**Exercise brief:**
Output every line of all the rows below as a JSON list of strings, one string per line, leaving out blank lines.

-------- Extracted information --------

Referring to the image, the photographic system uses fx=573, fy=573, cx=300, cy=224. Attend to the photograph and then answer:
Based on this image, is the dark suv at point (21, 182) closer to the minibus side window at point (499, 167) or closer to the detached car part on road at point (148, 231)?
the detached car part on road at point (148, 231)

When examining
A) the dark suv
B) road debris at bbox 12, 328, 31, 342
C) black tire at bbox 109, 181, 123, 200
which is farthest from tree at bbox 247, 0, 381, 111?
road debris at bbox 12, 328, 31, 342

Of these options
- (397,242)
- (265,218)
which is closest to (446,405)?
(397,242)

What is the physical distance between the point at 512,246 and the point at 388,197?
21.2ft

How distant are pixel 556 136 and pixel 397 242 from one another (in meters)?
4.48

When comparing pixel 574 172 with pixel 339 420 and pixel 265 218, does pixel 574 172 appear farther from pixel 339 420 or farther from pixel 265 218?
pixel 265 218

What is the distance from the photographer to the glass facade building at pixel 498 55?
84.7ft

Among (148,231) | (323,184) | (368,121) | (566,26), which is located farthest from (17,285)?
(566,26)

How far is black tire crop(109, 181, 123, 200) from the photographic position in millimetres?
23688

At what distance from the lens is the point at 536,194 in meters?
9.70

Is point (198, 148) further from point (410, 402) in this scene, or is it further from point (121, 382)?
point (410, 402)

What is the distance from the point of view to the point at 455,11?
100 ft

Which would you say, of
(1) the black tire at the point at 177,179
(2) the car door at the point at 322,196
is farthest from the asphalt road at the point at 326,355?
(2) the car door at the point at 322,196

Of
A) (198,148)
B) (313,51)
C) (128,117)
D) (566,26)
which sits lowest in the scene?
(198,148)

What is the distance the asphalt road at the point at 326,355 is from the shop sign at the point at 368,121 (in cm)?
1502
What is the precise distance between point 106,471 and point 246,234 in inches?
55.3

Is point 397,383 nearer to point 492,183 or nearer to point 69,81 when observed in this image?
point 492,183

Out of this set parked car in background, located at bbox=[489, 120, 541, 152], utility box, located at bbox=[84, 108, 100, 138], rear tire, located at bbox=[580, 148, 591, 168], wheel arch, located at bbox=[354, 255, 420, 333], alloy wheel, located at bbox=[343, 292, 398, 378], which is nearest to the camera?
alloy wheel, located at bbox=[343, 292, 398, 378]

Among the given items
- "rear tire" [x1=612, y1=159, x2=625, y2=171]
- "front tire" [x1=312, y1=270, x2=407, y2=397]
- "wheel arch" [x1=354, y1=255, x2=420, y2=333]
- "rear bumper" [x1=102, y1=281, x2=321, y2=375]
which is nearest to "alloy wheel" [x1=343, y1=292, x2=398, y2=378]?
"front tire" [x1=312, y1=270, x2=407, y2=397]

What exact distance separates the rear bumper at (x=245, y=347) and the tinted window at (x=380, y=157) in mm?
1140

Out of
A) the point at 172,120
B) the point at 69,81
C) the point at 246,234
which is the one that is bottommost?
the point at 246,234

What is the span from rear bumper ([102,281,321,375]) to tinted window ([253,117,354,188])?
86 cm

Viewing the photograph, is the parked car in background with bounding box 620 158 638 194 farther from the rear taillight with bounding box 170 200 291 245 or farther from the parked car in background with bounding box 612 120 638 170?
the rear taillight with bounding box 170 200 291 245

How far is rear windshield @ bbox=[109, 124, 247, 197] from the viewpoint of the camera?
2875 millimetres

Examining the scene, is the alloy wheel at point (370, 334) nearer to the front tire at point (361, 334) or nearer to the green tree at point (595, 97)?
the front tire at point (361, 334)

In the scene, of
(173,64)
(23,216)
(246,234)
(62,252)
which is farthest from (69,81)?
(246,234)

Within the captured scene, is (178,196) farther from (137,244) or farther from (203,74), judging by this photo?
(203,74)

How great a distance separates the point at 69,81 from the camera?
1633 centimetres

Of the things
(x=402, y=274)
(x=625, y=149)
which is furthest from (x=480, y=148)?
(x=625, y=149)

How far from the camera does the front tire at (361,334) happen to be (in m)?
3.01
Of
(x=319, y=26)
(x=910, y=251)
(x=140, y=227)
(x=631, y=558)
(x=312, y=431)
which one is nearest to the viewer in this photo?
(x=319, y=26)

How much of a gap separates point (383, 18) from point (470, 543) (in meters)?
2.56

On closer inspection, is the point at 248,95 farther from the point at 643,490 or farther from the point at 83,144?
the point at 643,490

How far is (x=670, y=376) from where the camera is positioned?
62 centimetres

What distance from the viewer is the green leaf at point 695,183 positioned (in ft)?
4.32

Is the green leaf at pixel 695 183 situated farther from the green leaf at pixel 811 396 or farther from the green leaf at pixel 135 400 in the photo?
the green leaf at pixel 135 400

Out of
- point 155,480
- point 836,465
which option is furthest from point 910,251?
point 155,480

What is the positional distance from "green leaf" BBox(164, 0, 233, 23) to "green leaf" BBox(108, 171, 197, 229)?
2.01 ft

--------

**Exercise answer:**
[
  "Referring to the image, the photographic system uses fx=573, fy=573, cx=300, cy=224. Attend to the photograph and then answer:",
  "Based on this image, is the dark suv at point (21, 182) closer to the minibus side window at point (499, 167) or closer to the detached car part on road at point (148, 231)?",
  "the detached car part on road at point (148, 231)",
  "When examining",
  "A) the dark suv",
  "B) road debris at bbox 12, 328, 31, 342",
  "C) black tire at bbox 109, 181, 123, 200",
  "which is farthest from tree at bbox 247, 0, 381, 111?",
  "road debris at bbox 12, 328, 31, 342",
  "Of these options",
  "- (397,242)",
  "- (265,218)",
  "which is closest to (446,405)?",
  "(397,242)",
  "What is the physical distance between the point at 512,246 and the point at 388,197?",
  "21.2ft",
  "How distant are pixel 556 136 and pixel 397 242 from one another (in meters)?",
  "4.48",
  "When comparing pixel 574 172 with pixel 339 420 and pixel 265 218, does pixel 574 172 appear farther from pixel 339 420 or farther from pixel 265 218?",
  "pixel 265 218",
  "What is the distance from the photographer to the glass facade building at pixel 498 55?",
  "84.7ft",
  "Among (148,231) | (323,184) | (368,121) | (566,26), which is located farthest from (17,285)?",
  "(566,26)",
  "How far is black tire crop(109, 181, 123, 200) from the photographic position in millimetres?",
  "23688",
  "At what distance from the lens is the point at 536,194 in meters?",
  "9.70",
  "Is point (198, 148) further from point (410, 402) in this scene, or is it further from point (121, 382)?",
  "point (410, 402)",
  "What is the distance from the point of view to the point at 455,11?",
  "100 ft",
  "Which would you say, of",
  "(1) the black tire at the point at 177,179",
  "(2) the car door at the point at 322,196",
  "is farthest from the asphalt road at the point at 326,355?",
  "(2) the car door at the point at 322,196",
  "Of",
  "A) (198,148)",
  "B) (313,51)",
  "C) (128,117)",
  "D) (566,26)",
  "which sits lowest in the scene?",
  "(198,148)",
  "What is the distance the asphalt road at the point at 326,355 is from the shop sign at the point at 368,121 (in cm)?",
  "1502",
  "What is the precise distance between point 106,471 and point 246,234 in inches?",
  "55.3",
  "Is point 397,383 nearer to point 492,183 or nearer to point 69,81 when observed in this image?",
  "point 492,183",
  "Out of this set parked car in background, located at bbox=[489, 120, 541, 152], utility box, located at bbox=[84, 108, 100, 138], rear tire, located at bbox=[580, 148, 591, 168], wheel arch, located at bbox=[354, 255, 420, 333], alloy wheel, located at bbox=[343, 292, 398, 378], which is nearest to the camera?",
  "alloy wheel, located at bbox=[343, 292, 398, 378]",
  "Among the given items",
  "- \"rear tire\" [x1=612, y1=159, x2=625, y2=171]",
  "- \"front tire\" [x1=312, y1=270, x2=407, y2=397]",
  "- \"wheel arch\" [x1=354, y1=255, x2=420, y2=333]",
  "- \"rear bumper\" [x1=102, y1=281, x2=321, y2=375]",
  "which is nearest to \"alloy wheel\" [x1=343, y1=292, x2=398, y2=378]?",
  "\"front tire\" [x1=312, y1=270, x2=407, y2=397]",
  "What exact distance separates the rear bumper at (x=245, y=347) and the tinted window at (x=380, y=157) in mm?",
  "1140",
  "Out of",
  "A) the point at 172,120",
  "B) the point at 69,81",
  "C) the point at 246,234",
  "which is the one that is bottommost?",
  "the point at 246,234",
  "What is the span from rear bumper ([102,281,321,375]) to tinted window ([253,117,354,188])?",
  "86 cm",
  "Viewing the photograph, is the parked car in background with bounding box 620 158 638 194 farther from the rear taillight with bounding box 170 200 291 245 or farther from the parked car in background with bounding box 612 120 638 170?",
  "the rear taillight with bounding box 170 200 291 245",
  "How far is rear windshield @ bbox=[109, 124, 247, 197] from the viewpoint of the camera?",
  "2875 millimetres",
  "Examining the scene, is the alloy wheel at point (370, 334) nearer to the front tire at point (361, 334) or nearer to the green tree at point (595, 97)?",
  "the front tire at point (361, 334)",
  "In the scene, of",
  "(173,64)",
  "(23,216)",
  "(246,234)",
  "(62,252)",
  "which is farthest from (69,81)?",
  "(246,234)",
  "Within the captured scene, is (178,196) farther from (137,244) or farther from (203,74), judging by this photo?",
  "(203,74)",
  "How great a distance separates the point at 69,81 from the camera?",
  "1633 centimetres",
  "Of the things",
  "(x=402, y=274)",
  "(x=625, y=149)",
  "which is furthest from (x=480, y=148)?",
  "(x=625, y=149)",
  "How far from the camera does the front tire at (361,334) happen to be (in m)?",
  "3.01",
  "Of",
  "(x=319, y=26)",
  "(x=910, y=251)",
  "(x=140, y=227)",
  "(x=631, y=558)",
  "(x=312, y=431)",
  "which one is nearest to the viewer in this photo?",
  "(x=319, y=26)",
  "How much of a gap separates point (383, 18) from point (470, 543) (in meters)?",
  "2.56",
  "On closer inspection, is the point at 248,95 farther from the point at 643,490 or farther from the point at 83,144?",
  "the point at 643,490",
  "How far is (x=670, y=376) from where the camera is positioned?",
  "62 centimetres",
  "What distance from the viewer is the green leaf at point 695,183 positioned (in ft)?",
  "4.32",
  "Is the green leaf at pixel 695 183 situated farther from the green leaf at pixel 811 396 or farther from the green leaf at pixel 135 400 in the photo?",
  "the green leaf at pixel 135 400",
  "Out of",
  "- point 155,480",
  "- point 836,465",
  "which option is furthest from point 910,251?",
  "point 155,480",
  "What is the positional distance from \"green leaf\" BBox(164, 0, 233, 23) to \"green leaf\" BBox(108, 171, 197, 229)?",
  "2.01 ft"
]